When it comes to cheating and infidelity, there are always certain types of people who don’t cheat on their partners. But what are the reasons behind that? What makes some people cheat on their partners? And what goes through the minds of those people who don’t want to cheat on their partners?
Various articles have sought to explain and rationalize why people might cheat on their partners: for example, lack of attention, the opportunity to cheat, or a desire on one side for more passion. However, we have seen far less on the reasons people don’t cheat.
So, what exactly is it that makes people less likely to cheat on their partners? Is it simply because they are satisfied in their current relationship, or are they merely deterred by the risks associated with cheating? Are there certain types of people who are less likely to cheat and if so, who are they?

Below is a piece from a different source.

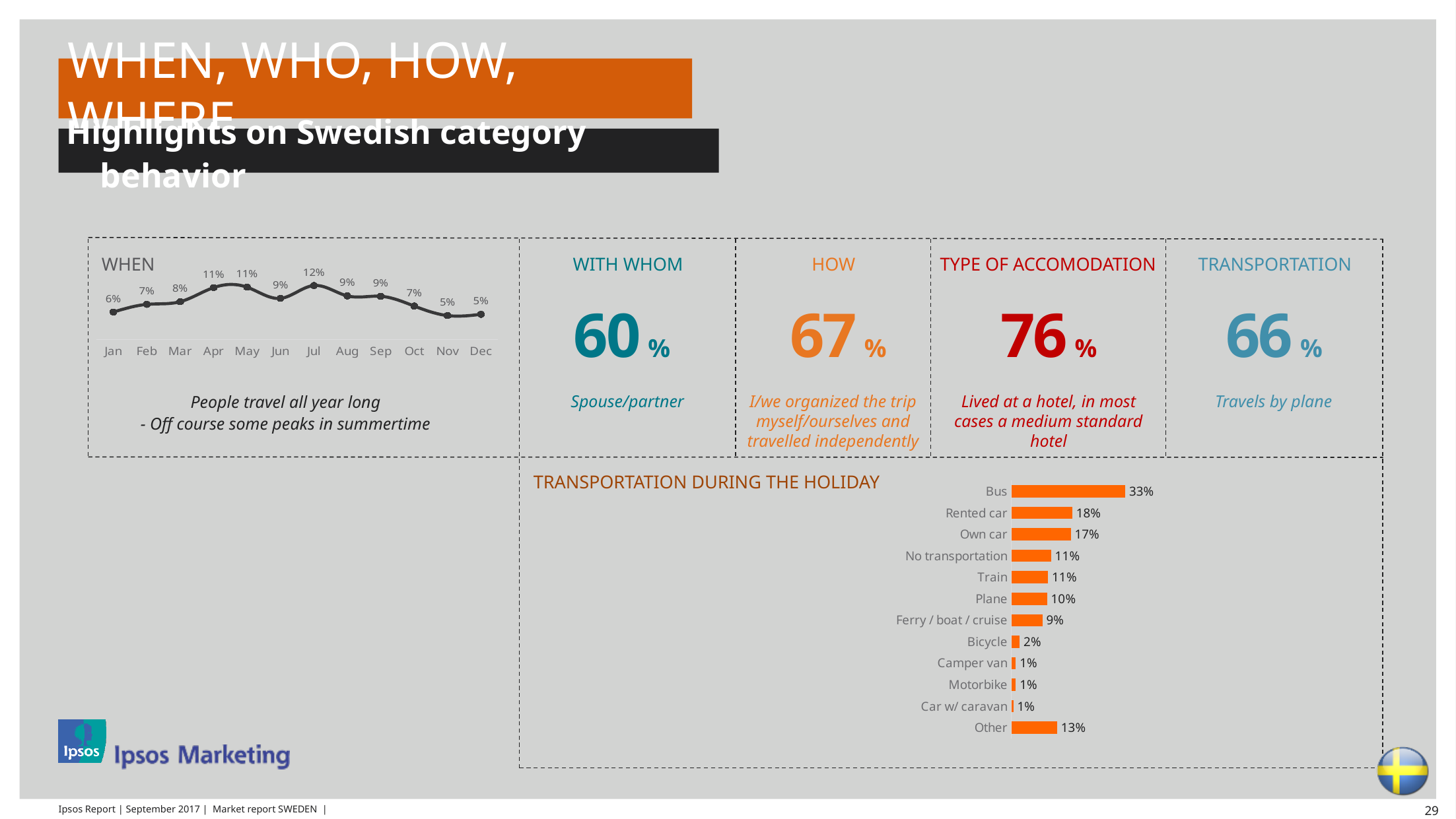
In the TRANSPORTATION DURING THE HOLIDAY chart, what is the value for Bus? 33% In the WHEN line chart, do the values rise or fall from September to November? fall How many categories are shown in the TRANSPORTATION DURING THE HOLIDAY chart? 12 What kind of chart is the TRANSPORTATION DURING THE HOLIDAY chart? bar chart In the TRANSPORTATION DURING THE HOLIDAY chart, what is the difference between Rented car and Own car? 1% In the WHEN line chart, what is the value for July? 12% How many months are plotted in the WHEN line chart? 12 In the WHEN line chart, what is the difference between the values for April and January? 5% In the TRANSPORTATION DURING THE HOLIDAY chart, what is the value for Ferry / boat / cruise? 9% In the TRANSPORTATION DURING THE HOLIDAY chart, which is larger, Other or Plane? Other In the TRANSPORTATION DURING THE HOLIDAY chart, which category has the highest value? Bus In the WHEN line chart, which month has the highest value? Jul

In order to investigate these questions, Menelaos Apostolou and Rafaella Panayiotou from the University of Nicosia conducted interviews with people and discussed with them the reasons that hold them back from cheating on their current partner or the reasons which were likely to stop them from cheating on their partner at any time in the future.
From the interviews, the researchers extracted 47 reasons people reported as preventing them from cheating on their partners, which the researchers grouped into 8 broader categories as follows.
- I am satisfied with my relationship. Partner treats me well. I love my partner.
- Feel guilty. Do not consider it right. Would feel ashamed.
- Fear that it will happen to me. Would not like it. Fear my partner will do the same.
- Have not been provoked. Fear I will enjoy it and be tempted to do it again. Not met someone attractive enough.
- Fear of my partner’s reaction. Fear that my partner will react violently.
- Feel ashamed if it gets out. Not compatible with religion.
- I do not want to get in trouble. Fear the reaction of my partner’s parents. Regret.
- Social stigma. Worry what people would think. Would not like people to know.
Following this, the researchers then asked 576 participants to report how likely it would be that each of the reasons given above would deter them from cheating on their partners now or at any time in the future. Responses were recorded from strongly disagree to strongly agree. The higher the score, the more agreement with the reason for not cheating.
Participants also completed a scale that measured the personality characteristics openness, conscientiousness, and agreeableness.
People who score high on openness are described as being curious, imaginative, excitable, and unconventional. Those high on conscientiousness are characterized by being organized, efficient, competent, and self-disciplined, whereas agreeableness is characterized by being trusting and forgiving, altruistic, and modest.
Reasons for not cheating
The researchers then assessed which reason was the most likely to deter cheating behavior. They found that “I am satisfied with my relationship” to be the most highly reported reason, which suggests that most participants were having a good time with their current partners. The next most highly reported reason as to why people don’t cheat was that they said it would make them feel ashamed or guilty.
Each of these reasons reflects relationship benefits; in other words, people report not cheating because they are happy and dedicated to their current partners.
Which types of people don’t cheat?
The researchers next set about looking at the reasons why certain types of people didn’t cheat. In terms of gender differences, they found that women reported higher scores than men for “I am satisfied with my relationship” and feeling guilty as a reason for not cheating on their partners. In other words, these were given as more important reasons for women not cheating on their partners, compared to men not cheating on their partners.
In terms of personality style, those who were scored high on openness expressed fear that it would happen to them as a reason they wouldn’t cheat on their partners, compared to those who scored low on openness. However, those with lower openness scores reported not being provoked to be a reason for them not cheating on their partner compared to those with high openness scores.
The researchers also found that people who were high on conscientious reported that being satisfied with their relationship, feeling guilty, fear that this would happen to them, and feeling ashamed if it got out as reasons deterring them from cheating, compared to those who were lower on conscientious.
Agreeableness interacted with gender such that, when participants’ agreeableness levels were low, men’s, but not women’s, scores decreased for both the “I am satisfied with my relationship” and the feeling guilty reasons for not cheating, meaning that they were less likely to cite this as a reason for not cheating. In other words, levels of agreeableness affected men’s, but not women’s, scores for these reasons.